With the goal of further characterizing the OE surge on Ceres, we compare the derived phase curve with reflectance models from Monte Carlo ray-tracing simulations. To produce the reflectance models, we apply the routine described in Ciarniello et al. (2014). This allows us to simulate a particulate medium of spherical grains whose physical properties are defined in terms of the SPPF (modeled with a three-parameter Henyey-Greenstein function, Eq. (3)) and SSA. In addition, the overall porosity of the medium can be varied. For the purpose of this work, we assume a medium composed of particles all of the same size. Because numerical simulations are time-consuming, we are not able to directly simulate the reflectance output for all the VIR observations. A reasonable approach is therefore to select a limited number of observation geometries that properly sample the phase curve. An additional constraint is given by the fact that our Monte Carlo ray-tracing routine cannot handle large-scale roughness of the simulated material.

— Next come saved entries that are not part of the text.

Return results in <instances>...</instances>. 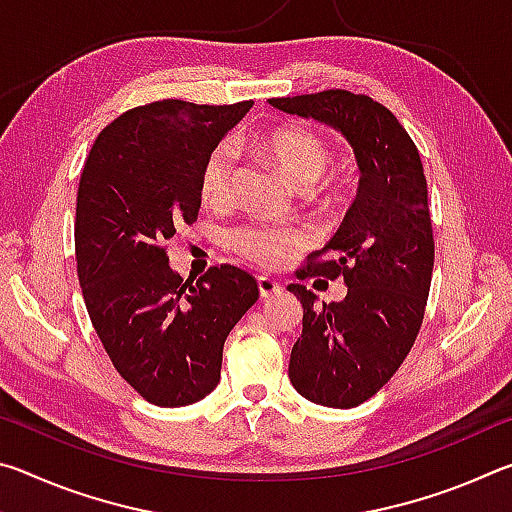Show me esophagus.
<instances>
[{
  "label": "esophagus",
  "mask_w": 512,
  "mask_h": 512,
  "mask_svg": "<svg viewBox=\"0 0 512 512\" xmlns=\"http://www.w3.org/2000/svg\"><path fill=\"white\" fill-rule=\"evenodd\" d=\"M257 289L262 298H273L277 293H282V284L268 275H257Z\"/></svg>",
  "instance_id": "obj_1"
}]
</instances>
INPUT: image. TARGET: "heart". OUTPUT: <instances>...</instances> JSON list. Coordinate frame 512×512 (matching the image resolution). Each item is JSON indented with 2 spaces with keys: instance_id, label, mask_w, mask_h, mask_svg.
Masks as SVG:
<instances>
[{
  "instance_id": "heart-1",
  "label": "heart",
  "mask_w": 512,
  "mask_h": 512,
  "mask_svg": "<svg viewBox=\"0 0 512 512\" xmlns=\"http://www.w3.org/2000/svg\"><path fill=\"white\" fill-rule=\"evenodd\" d=\"M250 144L271 158L284 178L293 187L307 189L318 183L332 169V151L327 142L314 131L302 126L271 128L262 135H255ZM235 178V149L228 142H221L210 149L198 171V194L207 205H223L232 194ZM300 244V235L291 228H271V225H246L232 235V246L253 262L273 266L287 255L291 246Z\"/></svg>"
}]
</instances>
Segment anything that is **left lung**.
<instances>
[{
  "mask_svg": "<svg viewBox=\"0 0 512 512\" xmlns=\"http://www.w3.org/2000/svg\"><path fill=\"white\" fill-rule=\"evenodd\" d=\"M268 103L339 131L361 171L341 228L298 273L343 277L345 298L318 307L305 284L287 287L302 305L289 361L293 388L309 402L352 409L395 375L420 332L433 271L427 178L409 133L366 94L325 90Z\"/></svg>",
  "mask_w": 512,
  "mask_h": 512,
  "instance_id": "left-lung-1",
  "label": "left lung"
}]
</instances>
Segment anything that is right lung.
I'll return each mask as SVG.
<instances>
[{
  "label": "right lung",
  "mask_w": 512,
  "mask_h": 512,
  "mask_svg": "<svg viewBox=\"0 0 512 512\" xmlns=\"http://www.w3.org/2000/svg\"><path fill=\"white\" fill-rule=\"evenodd\" d=\"M253 101L164 99L119 115L94 140L76 196V271L112 366L164 409L210 395L223 343L255 305V277L237 266L183 280L167 241L201 207L198 171Z\"/></svg>",
  "instance_id": "add662e5"
}]
</instances>
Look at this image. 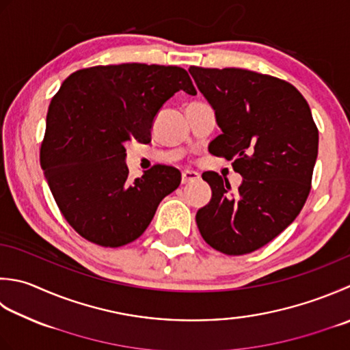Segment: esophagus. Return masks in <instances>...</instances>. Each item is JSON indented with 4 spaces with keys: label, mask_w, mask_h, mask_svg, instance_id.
Returning a JSON list of instances; mask_svg holds the SVG:
<instances>
[{
    "label": "esophagus",
    "mask_w": 350,
    "mask_h": 350,
    "mask_svg": "<svg viewBox=\"0 0 350 350\" xmlns=\"http://www.w3.org/2000/svg\"><path fill=\"white\" fill-rule=\"evenodd\" d=\"M198 173H196V171L193 170H185L182 171V183H189V182H194L198 179Z\"/></svg>",
    "instance_id": "34e87169"
}]
</instances>
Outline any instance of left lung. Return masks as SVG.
<instances>
[{"mask_svg": "<svg viewBox=\"0 0 350 350\" xmlns=\"http://www.w3.org/2000/svg\"><path fill=\"white\" fill-rule=\"evenodd\" d=\"M189 72L221 129L209 153L234 159L243 176L232 193L221 176L203 173L212 197L196 221L211 247L245 255L276 238L302 211L319 153L317 127L288 81L241 68L191 66Z\"/></svg>", "mask_w": 350, "mask_h": 350, "instance_id": "obj_1", "label": "left lung"}]
</instances>
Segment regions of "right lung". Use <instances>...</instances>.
I'll return each instance as SVG.
<instances>
[{
    "label": "right lung",
    "mask_w": 350,
    "mask_h": 350,
    "mask_svg": "<svg viewBox=\"0 0 350 350\" xmlns=\"http://www.w3.org/2000/svg\"><path fill=\"white\" fill-rule=\"evenodd\" d=\"M196 95L179 66L122 64L71 74L46 113L40 167L74 230L103 247L139 238L180 171L154 165L129 180L126 144L150 142L157 112L176 92Z\"/></svg>",
    "instance_id": "right-lung-1"
}]
</instances>
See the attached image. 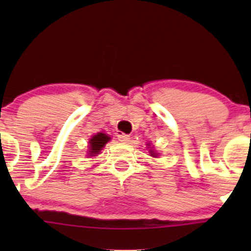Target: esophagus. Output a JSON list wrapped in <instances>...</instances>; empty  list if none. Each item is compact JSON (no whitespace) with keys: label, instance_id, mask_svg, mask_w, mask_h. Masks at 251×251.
Listing matches in <instances>:
<instances>
[{"label":"esophagus","instance_id":"34e87169","mask_svg":"<svg viewBox=\"0 0 251 251\" xmlns=\"http://www.w3.org/2000/svg\"><path fill=\"white\" fill-rule=\"evenodd\" d=\"M118 139H119L120 142H123V143H129V142H131V138H129V135L125 134V133L118 134Z\"/></svg>","mask_w":251,"mask_h":251}]
</instances>
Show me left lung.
Returning a JSON list of instances; mask_svg holds the SVG:
<instances>
[{"instance_id":"8db88e82","label":"left lung","mask_w":251,"mask_h":251,"mask_svg":"<svg viewBox=\"0 0 251 251\" xmlns=\"http://www.w3.org/2000/svg\"><path fill=\"white\" fill-rule=\"evenodd\" d=\"M150 153H151V155H152V157H157V153H155V152L153 151V150H150Z\"/></svg>"}]
</instances>
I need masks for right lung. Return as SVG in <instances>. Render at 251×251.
Masks as SVG:
<instances>
[{
	"label": "right lung",
	"instance_id": "obj_1",
	"mask_svg": "<svg viewBox=\"0 0 251 251\" xmlns=\"http://www.w3.org/2000/svg\"><path fill=\"white\" fill-rule=\"evenodd\" d=\"M111 140V137L106 133H97L89 139V155L99 154L103 146Z\"/></svg>",
	"mask_w": 251,
	"mask_h": 251
}]
</instances>
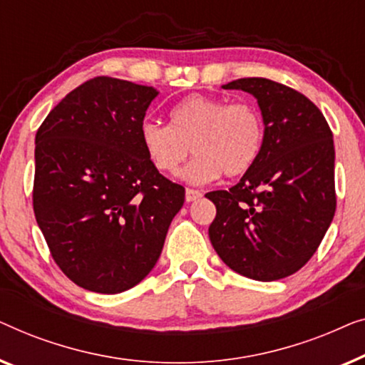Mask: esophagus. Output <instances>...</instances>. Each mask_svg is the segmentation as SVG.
<instances>
[{"label": "esophagus", "instance_id": "1", "mask_svg": "<svg viewBox=\"0 0 365 365\" xmlns=\"http://www.w3.org/2000/svg\"><path fill=\"white\" fill-rule=\"evenodd\" d=\"M202 198V192H198V190H193V188H187V192H185V200L187 202H195V200Z\"/></svg>", "mask_w": 365, "mask_h": 365}]
</instances>
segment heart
I'll return each mask as SVG.
<instances>
[{"label":"heart","instance_id":"obj_1","mask_svg":"<svg viewBox=\"0 0 365 365\" xmlns=\"http://www.w3.org/2000/svg\"><path fill=\"white\" fill-rule=\"evenodd\" d=\"M264 138L263 115L253 102L193 94L170 112V125L145 120L140 142L153 167L177 175L190 155L195 160L185 170L192 183H208L240 177L258 160Z\"/></svg>","mask_w":365,"mask_h":365}]
</instances>
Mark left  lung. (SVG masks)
Returning a JSON list of instances; mask_svg holds the SVG:
<instances>
[{
	"label": "left lung",
	"mask_w": 365,
	"mask_h": 365,
	"mask_svg": "<svg viewBox=\"0 0 365 365\" xmlns=\"http://www.w3.org/2000/svg\"><path fill=\"white\" fill-rule=\"evenodd\" d=\"M223 89L256 97L264 138L258 160L235 187L205 195L217 207L210 241L246 278H286L311 259L334 218L332 132L306 96L279 82L245 78Z\"/></svg>",
	"instance_id": "obj_1"
}]
</instances>
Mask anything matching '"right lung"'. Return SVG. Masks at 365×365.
<instances>
[{"instance_id": "obj_1", "label": "right lung", "mask_w": 365, "mask_h": 365, "mask_svg": "<svg viewBox=\"0 0 365 365\" xmlns=\"http://www.w3.org/2000/svg\"><path fill=\"white\" fill-rule=\"evenodd\" d=\"M153 87L99 76L71 91L36 132L34 217L51 256L87 291L115 294L150 273L185 188L140 142Z\"/></svg>"}]
</instances>
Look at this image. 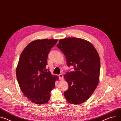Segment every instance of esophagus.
Listing matches in <instances>:
<instances>
[{
	"label": "esophagus",
	"instance_id": "esophagus-1",
	"mask_svg": "<svg viewBox=\"0 0 121 121\" xmlns=\"http://www.w3.org/2000/svg\"><path fill=\"white\" fill-rule=\"evenodd\" d=\"M59 77L60 80H62L63 79V76L62 74H60V75H59Z\"/></svg>",
	"mask_w": 121,
	"mask_h": 121
}]
</instances>
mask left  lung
I'll use <instances>...</instances> for the list:
<instances>
[{
	"label": "left lung",
	"mask_w": 121,
	"mask_h": 121,
	"mask_svg": "<svg viewBox=\"0 0 121 121\" xmlns=\"http://www.w3.org/2000/svg\"><path fill=\"white\" fill-rule=\"evenodd\" d=\"M64 54L68 67L64 78L69 88L64 92L68 103L78 105L87 101L95 91L99 80L100 61L94 46L89 41L77 38L60 39L57 45Z\"/></svg>",
	"instance_id": "1"
}]
</instances>
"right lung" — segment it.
Wrapping results in <instances>:
<instances>
[{"label":"right lung","mask_w":121,"mask_h":121,"mask_svg":"<svg viewBox=\"0 0 121 121\" xmlns=\"http://www.w3.org/2000/svg\"><path fill=\"white\" fill-rule=\"evenodd\" d=\"M57 41H33L27 45L20 56L16 69L17 81L23 94L34 104L48 103L55 81L59 79L52 75L46 66L49 52Z\"/></svg>","instance_id":"right-lung-1"}]
</instances>
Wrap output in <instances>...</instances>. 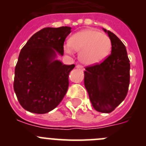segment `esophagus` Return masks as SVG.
Masks as SVG:
<instances>
[{"instance_id": "obj_1", "label": "esophagus", "mask_w": 146, "mask_h": 146, "mask_svg": "<svg viewBox=\"0 0 146 146\" xmlns=\"http://www.w3.org/2000/svg\"><path fill=\"white\" fill-rule=\"evenodd\" d=\"M76 68H77L78 69H79V70H81V71H83L84 70V68L82 67L81 65H77V66H76Z\"/></svg>"}]
</instances>
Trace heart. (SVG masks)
<instances>
[{"mask_svg": "<svg viewBox=\"0 0 146 146\" xmlns=\"http://www.w3.org/2000/svg\"><path fill=\"white\" fill-rule=\"evenodd\" d=\"M111 42L110 37L95 29H87L76 32L64 46L67 54L79 51V60L83 64L92 66L102 61L110 54Z\"/></svg>", "mask_w": 146, "mask_h": 146, "instance_id": "1", "label": "heart"}]
</instances>
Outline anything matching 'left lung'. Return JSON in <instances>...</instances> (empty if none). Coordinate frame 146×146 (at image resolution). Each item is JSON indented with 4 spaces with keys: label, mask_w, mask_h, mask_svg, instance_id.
<instances>
[{
    "label": "left lung",
    "mask_w": 146,
    "mask_h": 146,
    "mask_svg": "<svg viewBox=\"0 0 146 146\" xmlns=\"http://www.w3.org/2000/svg\"><path fill=\"white\" fill-rule=\"evenodd\" d=\"M111 54L101 64L85 68L84 83L92 107L102 113H110L126 97L130 82V61L126 46L110 31Z\"/></svg>",
    "instance_id": "8db88e82"
}]
</instances>
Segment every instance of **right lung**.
I'll return each instance as SVG.
<instances>
[{
    "mask_svg": "<svg viewBox=\"0 0 146 146\" xmlns=\"http://www.w3.org/2000/svg\"><path fill=\"white\" fill-rule=\"evenodd\" d=\"M70 27H46L36 32L23 47L15 69L13 88L20 105L28 111L46 114L59 104L68 88L75 65L56 60L64 55Z\"/></svg>",
    "mask_w": 146,
    "mask_h": 146,
    "instance_id": "1",
    "label": "right lung"
}]
</instances>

This limits the selection to observations for which the effect of surface roughness and relative shadowing can be considered small. In this respect, observations at a low incidence angle assure a minor contribution of shadows. Moreover, at least according to Hapke’s model, the effect of surface roughness on the reflectance increases for large phase and emission angles, thus preventing us from simulating these configurations. From this reasoning, we can define the following reference observation geometries, characterized by null incidence angle i = 0° and e = α with α = 0°, 0.2°, 0.5°, 1°, 2°, 3°, 4°, 5°, 7°, 10°, 13°, 16°, 19°, 25°, which satisfy the criteria discussed above and provide a good sampling of the phase curve in the OE region.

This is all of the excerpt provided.